Task instructions:
Look below for the line with "Tanzania, site K03, 2012-06-21". Extract that line and each one after it through the last, word for word.

(Excerpts from a dataset)
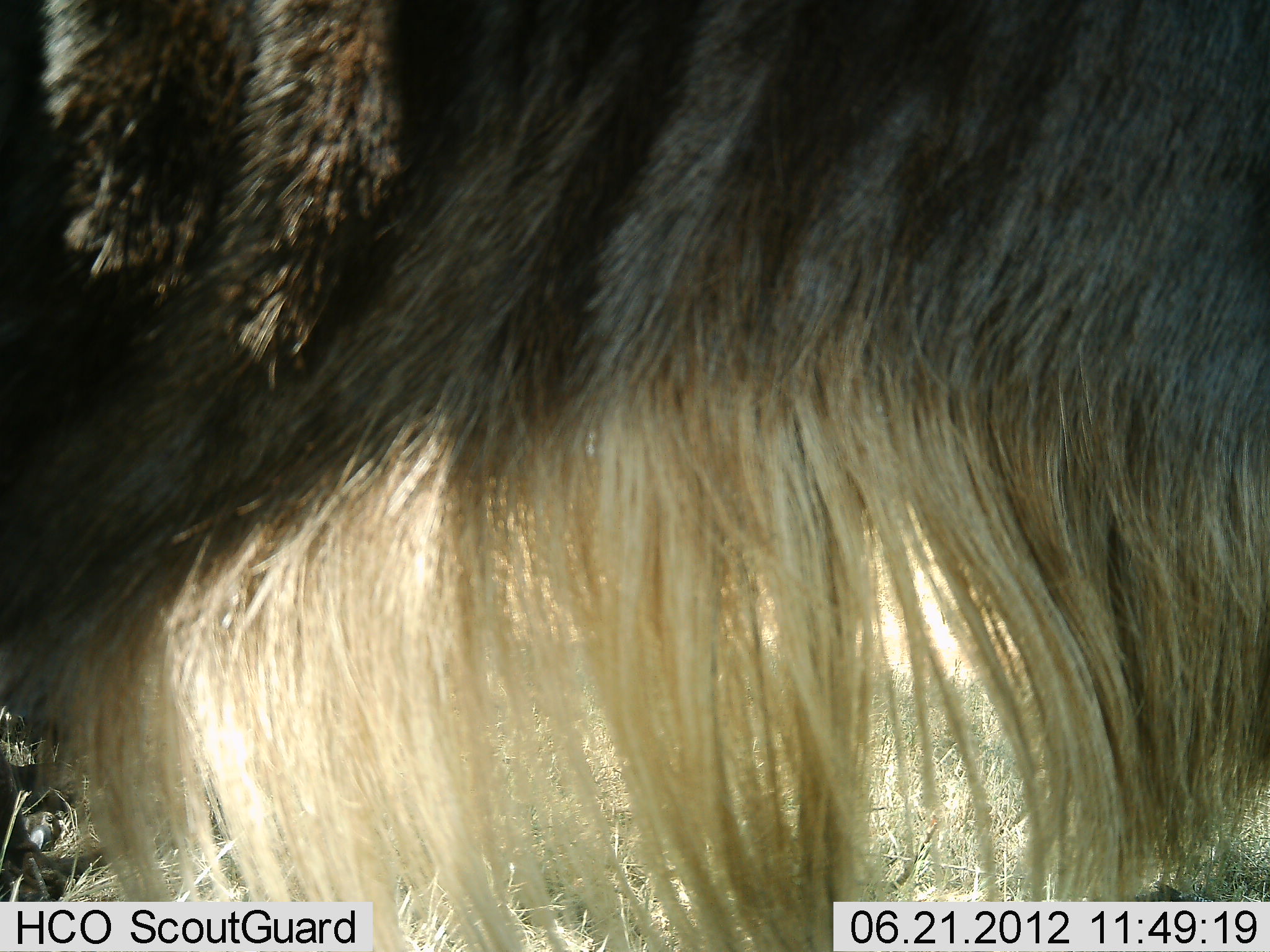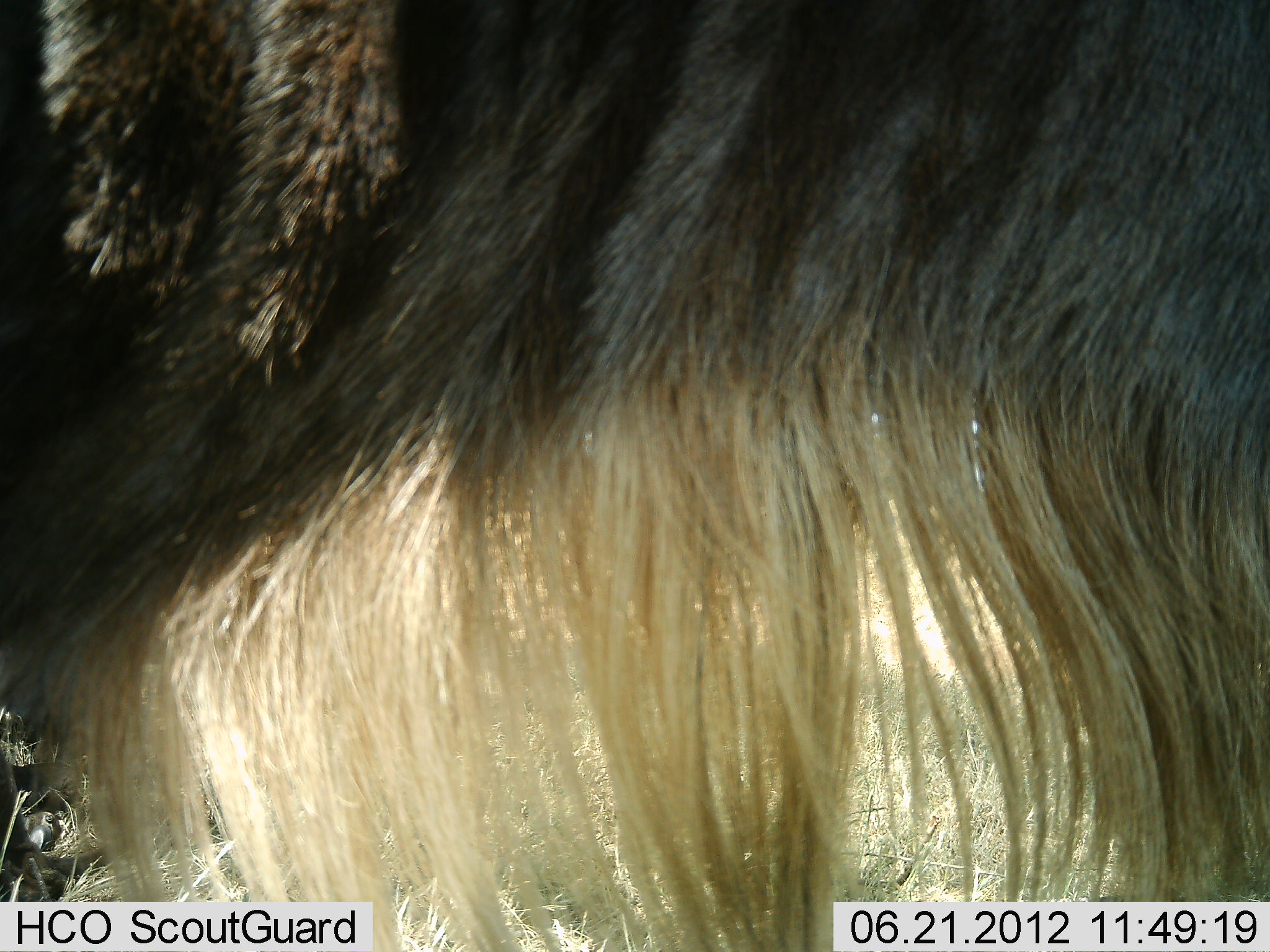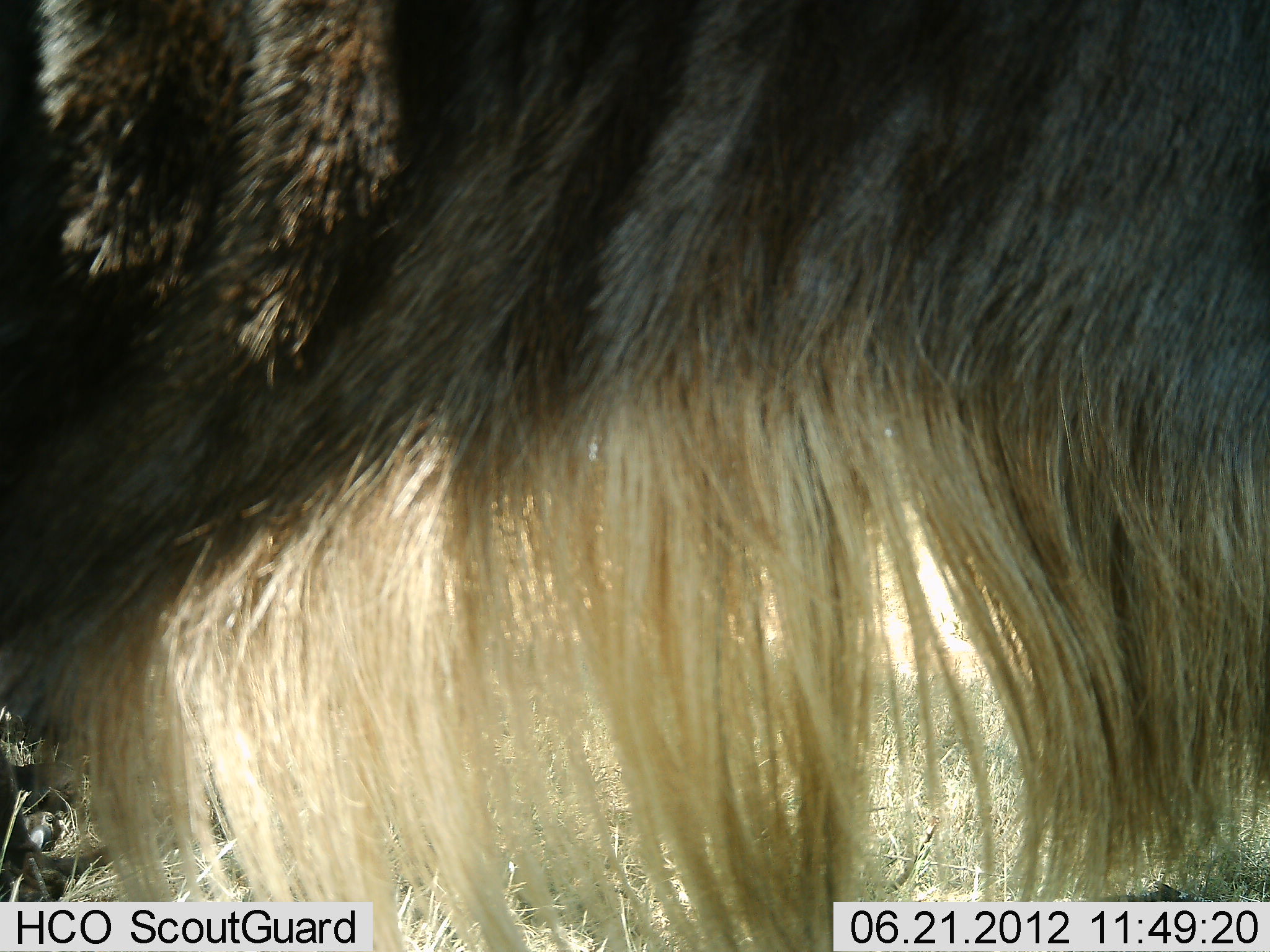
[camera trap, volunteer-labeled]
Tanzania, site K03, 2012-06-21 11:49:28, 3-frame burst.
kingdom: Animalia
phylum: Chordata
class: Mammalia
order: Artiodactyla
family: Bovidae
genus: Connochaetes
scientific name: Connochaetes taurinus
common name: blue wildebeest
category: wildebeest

Answer to this exercise:
Tanzania, site K03, 2012-06-21 11:49:28, 3-frame burst.
kingdom: Animalia
phylum: Chordata
class: Mammalia
order: Artiodactyla
family: Bovidae
genus: Connochaetes
scientific name: Connochaetes taurinus
common name: blue wildebeest
category: wildebeest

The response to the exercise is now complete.